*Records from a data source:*
——

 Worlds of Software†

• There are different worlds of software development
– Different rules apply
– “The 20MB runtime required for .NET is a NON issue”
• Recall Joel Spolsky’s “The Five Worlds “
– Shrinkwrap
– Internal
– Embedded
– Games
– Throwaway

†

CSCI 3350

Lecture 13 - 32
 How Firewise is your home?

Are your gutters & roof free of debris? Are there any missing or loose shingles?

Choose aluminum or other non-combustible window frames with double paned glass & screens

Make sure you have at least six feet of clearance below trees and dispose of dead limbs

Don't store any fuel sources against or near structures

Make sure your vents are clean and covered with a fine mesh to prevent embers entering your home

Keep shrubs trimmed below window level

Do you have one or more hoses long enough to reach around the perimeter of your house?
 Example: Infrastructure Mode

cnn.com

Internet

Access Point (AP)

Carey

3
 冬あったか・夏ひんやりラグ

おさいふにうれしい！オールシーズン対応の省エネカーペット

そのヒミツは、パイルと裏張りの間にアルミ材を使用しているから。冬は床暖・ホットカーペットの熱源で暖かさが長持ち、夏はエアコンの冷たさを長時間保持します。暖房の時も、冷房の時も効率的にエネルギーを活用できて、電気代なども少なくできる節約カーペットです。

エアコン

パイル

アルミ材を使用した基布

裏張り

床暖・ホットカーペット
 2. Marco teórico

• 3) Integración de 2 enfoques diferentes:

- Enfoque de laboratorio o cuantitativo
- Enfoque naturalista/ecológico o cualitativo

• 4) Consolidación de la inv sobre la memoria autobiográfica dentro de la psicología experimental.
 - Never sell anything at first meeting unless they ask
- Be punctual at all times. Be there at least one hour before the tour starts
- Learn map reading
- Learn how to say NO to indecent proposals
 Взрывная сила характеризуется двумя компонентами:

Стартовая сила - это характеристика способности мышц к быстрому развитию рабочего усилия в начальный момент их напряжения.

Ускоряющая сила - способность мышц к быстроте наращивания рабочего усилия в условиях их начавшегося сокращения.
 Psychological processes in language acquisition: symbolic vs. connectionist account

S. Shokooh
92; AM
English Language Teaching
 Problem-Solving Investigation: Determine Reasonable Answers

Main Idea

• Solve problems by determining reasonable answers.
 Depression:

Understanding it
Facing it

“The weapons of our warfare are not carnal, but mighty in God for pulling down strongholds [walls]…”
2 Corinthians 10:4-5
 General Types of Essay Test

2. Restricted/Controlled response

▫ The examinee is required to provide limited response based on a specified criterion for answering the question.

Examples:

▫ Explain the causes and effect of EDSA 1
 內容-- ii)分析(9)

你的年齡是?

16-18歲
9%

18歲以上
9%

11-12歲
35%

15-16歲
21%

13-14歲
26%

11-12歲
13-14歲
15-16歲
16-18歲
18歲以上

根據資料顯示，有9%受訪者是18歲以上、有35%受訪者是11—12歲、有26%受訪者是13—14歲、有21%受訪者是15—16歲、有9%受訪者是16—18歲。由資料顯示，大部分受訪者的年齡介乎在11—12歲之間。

——

Start at the first line and transcribe the data exactly through the last.

 Worlds of Software†

• There are different worlds of software development
– Different rules apply
– “The 20MB runtime required for .NET is a NON issue”
• Recall Joel Spolsky’s “The Five Worlds “
– Shrinkwrap
– Internal
– Embedded
– Games
– Throwaway

†

CSCI 3350

Lecture 13 - 32
 How Firewise is your home?

Are your gutters & roof free of debris? Are there any missing or loose shingles?

Choose aluminum or other non-combustible window frames with double paned glass & screens

Make sure you have at least six feet of clearance below trees and dispose of dead limbs

Don't store any fuel sources against or near structures

Make sure your vents are clean and covered with a fine mesh to prevent embers entering your home

Keep shrubs trimmed below window level

Do you have one or more hoses long enough to reach around the perimeter of your house?
 Example: Infrastructure Mode

cnn.com

Internet

Access Point (AP)

Carey

3
 冬あったか・夏ひんやりラグ

おさいふにうれしい！オールシーズン対応の省エネカーペット

そのヒミツは、パイルと裏張りの間にアルミ材を使用しているから。冬は床暖・ホットカーペットの熱源で暖かさが長持ち、夏はエアコンの冷たさを長時間保持します。暖房の時も、冷房の時も効率的にエネルギーを活用できて、電気代なども少なくできる節約カーペットです。

エアコン

パイル

アルミ材を使用した基布

裏張り

床暖・ホットカーペット
 2. Marco teórico

• 3) Integración de 2 enfoques diferentes:

- Enfoque de laboratorio o cuantitativo
- Enfoque naturalista/ecológico o cualitativo

• 4) Consolidación de la inv sobre la memoria autobiográfica dentro de la psicología experimental.
 - Never sell anything at first meeting unless they ask
- Be punctual at all times. Be there at least one hour before the tour starts
- Learn map reading
- Learn how to say NO to indecent proposals
 Взрывная сила характеризуется двумя компонентами:

Стартовая сила - это характеристика способности мышц к быстрому развитию рабочего усилия в начальный момент их напряжения.

Ускоряющая сила - способность мышц к быстроте наращивания рабочего усилия в условиях их начавшегося сокращения.
 Psychological processes in language acquisition: symbolic vs. connectionist account

S. Shokooh
92; AM
English Language Teaching
 Problem-Solving Investigation: Determine Reasonable Answers

Main Idea

• Solve problems by determining reasonable answers.
 Depression:

Understanding it
Facing it

“The weapons of our warfare are not carnal, but mighty in God for pulling down strongholds [walls]…”
2 Corinthians 10:4-5
 General Types of Essay Test

2. Restricted/Controlled response

▫ The examinee is required to provide limited response based on a specified criterion for answering the question.

Examples:

▫ Explain the causes and effect of EDSA 1
 內容-- ii)分析(9)

你的年齡是?

16-18歲
9%

18歲以上
9%

11-12歲
35%

15-16歲
21%

13-14歲
26%

11-12歲
13-14歲
15-16歲
16-18歲
18歲以上

根據資料顯示，有9%受訪者是18歲以上、有35%受訪者是11—12歲、有26%受訪者是13—14歲、有21%受訪者是15—16歲、有9%受訪者是16—18歲。由資料顯示，大部分受訪者的年齡介乎在11—12歲之間。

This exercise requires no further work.